O Google também apresentou novidades para seu buscador relacionadas à Copa do Mundo de futebol e às eleições de 2018, a ativação do cabo submarino de internet Junior, de 390 km, ligando Praia Grande (SP) ao Rio de Janeiro, novidades no Google Maps (alerta de rodízio e novos carros), um novo app de selfies que compara a foto do usuário a obras de arte, e iniciativas de capacitação e apoio a pais, professores e mulheres empreendedoras.

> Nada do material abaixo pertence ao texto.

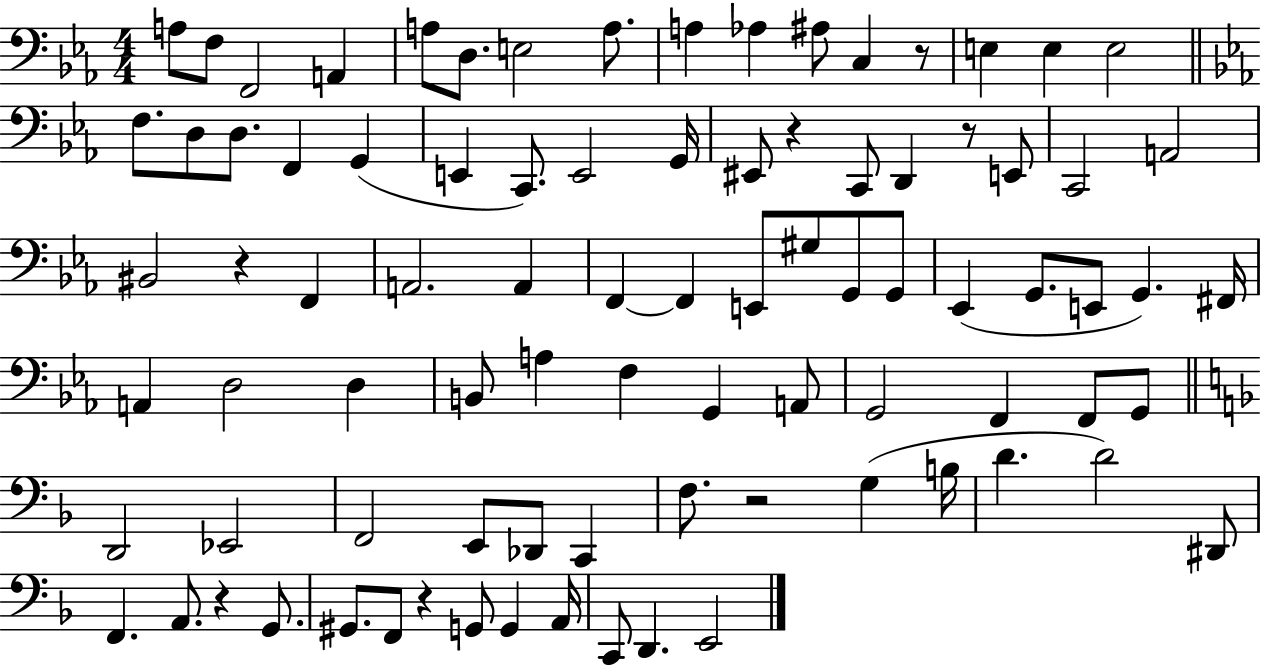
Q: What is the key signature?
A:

Gazeta do Povo teve a oportunidade de entrevistar Coelho em sua sala no escritório do Google, na avenida Faria Lima, também na capital paulista. Durante a conversa, o executivo reforçou o compromisso da empresa com o fomento do empreendedorismo no Brasil, as transformações digitais que estão redefinindo a maneira de se fazer negócios e as iniciativas para conectar o “próximo bilhão de usuários”, um objetivo prioritário do Google que, no evento, foi representado pelo Android Go, uma versão mais leve do sistema para smartphones destinada a simples, com preços a partir de R$ 300.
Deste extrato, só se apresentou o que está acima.